OSFI's new mortgage stress test is unnecessary and harmful—think tank

OSFI's new mortgage stress test is unnecessary and harmful—think tank

OSFI A new stress test for all uninsured mortgages is unnecessary and could increase costs for homebuyers, according to the latest report from the Fraser Institute.

Study author Neil Mohindra wrote the proposed stress test “will do more harm than good” by limiting access to mortgages for some homebuyers.

“The mandatory standard for stress testing could result in a less competitive and more concentrated mortgage market,” Mohindra stated, as quoted by The Canadian Press.

The study came amid news that the Office of the Superintendent of Financial Institutions is finalizing new lending guidelines.

Among the changes being considered is a requirement that homebuyers who have a down payment of 20% or more and do not require mortgage insurance still have to show they can make their payments if interest rates rise.

The head of OSFI has said that Canada’s banking regulator wants to reduce the risk of mortgage defaults because of high levels of household debt.

“We are not waiting to see those risks crystallize in rising arrears and defaults before we act,” OSFI head Jeremy Rudin said last week.

Canadian household debt compared with disposable income hit a record high in the second quarter. Statistics Canada reported last month that household credit market debt as a proportion of household disposable income increased to 167.8%, up from 166.6% in the first quarter.

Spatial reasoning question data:

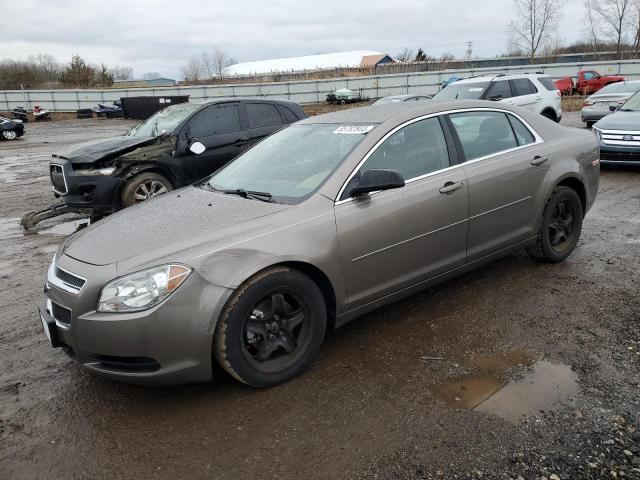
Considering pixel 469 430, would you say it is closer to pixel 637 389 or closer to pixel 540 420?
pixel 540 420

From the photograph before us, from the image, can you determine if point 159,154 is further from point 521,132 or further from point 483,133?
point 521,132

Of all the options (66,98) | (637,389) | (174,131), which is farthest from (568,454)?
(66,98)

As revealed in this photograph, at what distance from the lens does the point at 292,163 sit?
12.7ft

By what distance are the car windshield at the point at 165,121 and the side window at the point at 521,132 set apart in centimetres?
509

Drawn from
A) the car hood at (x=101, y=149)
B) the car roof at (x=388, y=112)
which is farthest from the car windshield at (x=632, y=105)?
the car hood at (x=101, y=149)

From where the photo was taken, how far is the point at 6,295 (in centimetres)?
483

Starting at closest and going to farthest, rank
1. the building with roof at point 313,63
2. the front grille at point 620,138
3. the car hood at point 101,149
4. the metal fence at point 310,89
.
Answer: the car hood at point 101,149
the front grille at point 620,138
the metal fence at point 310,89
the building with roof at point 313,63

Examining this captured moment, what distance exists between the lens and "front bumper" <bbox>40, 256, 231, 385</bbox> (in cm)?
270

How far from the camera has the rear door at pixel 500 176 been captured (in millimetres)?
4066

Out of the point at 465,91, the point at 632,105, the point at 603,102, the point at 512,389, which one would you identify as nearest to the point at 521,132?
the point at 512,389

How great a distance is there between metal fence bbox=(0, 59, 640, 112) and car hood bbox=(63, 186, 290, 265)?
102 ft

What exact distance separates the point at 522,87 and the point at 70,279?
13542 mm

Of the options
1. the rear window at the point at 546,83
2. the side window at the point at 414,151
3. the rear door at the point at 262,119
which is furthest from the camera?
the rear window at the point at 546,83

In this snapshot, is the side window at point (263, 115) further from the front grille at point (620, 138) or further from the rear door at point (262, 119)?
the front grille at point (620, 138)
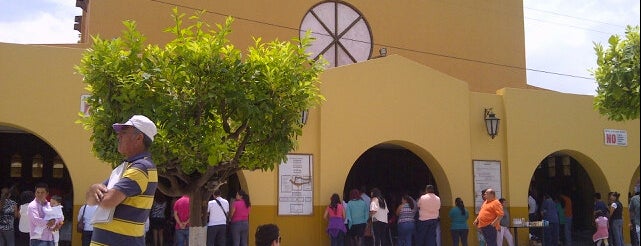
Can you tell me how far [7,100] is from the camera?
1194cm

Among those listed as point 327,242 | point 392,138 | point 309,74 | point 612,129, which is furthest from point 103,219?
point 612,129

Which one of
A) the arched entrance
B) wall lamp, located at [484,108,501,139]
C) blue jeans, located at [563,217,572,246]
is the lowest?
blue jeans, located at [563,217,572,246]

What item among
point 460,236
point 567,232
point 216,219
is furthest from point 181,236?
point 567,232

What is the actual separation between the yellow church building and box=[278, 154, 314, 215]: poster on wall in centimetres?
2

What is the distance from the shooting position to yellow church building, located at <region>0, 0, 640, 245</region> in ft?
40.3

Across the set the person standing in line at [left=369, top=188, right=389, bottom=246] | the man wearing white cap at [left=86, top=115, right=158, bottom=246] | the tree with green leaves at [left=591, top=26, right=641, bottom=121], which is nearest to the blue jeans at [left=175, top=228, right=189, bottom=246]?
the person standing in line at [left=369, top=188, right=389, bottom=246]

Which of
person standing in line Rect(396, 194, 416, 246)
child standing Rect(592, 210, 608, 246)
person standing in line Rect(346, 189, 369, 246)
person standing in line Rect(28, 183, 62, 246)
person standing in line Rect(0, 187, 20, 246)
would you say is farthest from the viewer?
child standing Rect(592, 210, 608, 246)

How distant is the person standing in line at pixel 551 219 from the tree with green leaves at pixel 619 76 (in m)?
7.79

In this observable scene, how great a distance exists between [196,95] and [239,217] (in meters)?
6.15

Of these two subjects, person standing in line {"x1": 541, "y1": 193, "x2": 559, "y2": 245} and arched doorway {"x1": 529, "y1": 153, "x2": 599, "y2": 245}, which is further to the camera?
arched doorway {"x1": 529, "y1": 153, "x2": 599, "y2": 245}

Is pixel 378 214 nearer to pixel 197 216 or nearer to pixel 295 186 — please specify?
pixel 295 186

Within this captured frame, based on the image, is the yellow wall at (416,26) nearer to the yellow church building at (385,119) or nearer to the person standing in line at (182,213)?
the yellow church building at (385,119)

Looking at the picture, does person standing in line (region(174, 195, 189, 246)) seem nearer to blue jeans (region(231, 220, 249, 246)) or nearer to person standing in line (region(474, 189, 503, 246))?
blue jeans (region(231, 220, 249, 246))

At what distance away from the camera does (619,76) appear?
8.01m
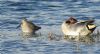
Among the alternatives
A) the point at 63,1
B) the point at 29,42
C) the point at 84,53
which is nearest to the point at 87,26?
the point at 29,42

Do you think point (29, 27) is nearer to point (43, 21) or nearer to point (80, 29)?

◆ **Task 1**
According to the article on OSFI's mortgage stress test, what percentage did household credit market debt reach as a share of household disposable income in the second quarter?
◆ **Task 2**
Summarize the article on OSFI's mortgage stress test in two sentences.
◆ **Task 3**
Write the next few paragraphs of the article on OSFI's mortgage stress test, picking up after its final sentence.

◆ **Result 1**
167.8%

◆ **Result 2**
A Fraser Institute report by Neil Mohindra argues that OSFI's proposed stress test for all uninsured mortgages is unnecessary and could raise costs, limit access to mortgages, and make the mortgage market less competitive and more concentrated. OSFI, which is finalizing new lending guidelines that would require even buyers with down payments of 20% or more to show they could handle higher interest rates, says it wants to reduce the risk of mortgage defaults given record household debt levels.

◆ **Result 3**
However, Mohindra said that instead of a prescriptive test, OSFI could use its existing powers to fix what it believes are deficiencies in policies and procedures.

The Bank of Canada has raised its key interest rate target by a quarter of a percentage point twice this year.

The increases have pushed up the big bank prime lending rates which are used to determine rates for variable-rate mortgages and lines of credit.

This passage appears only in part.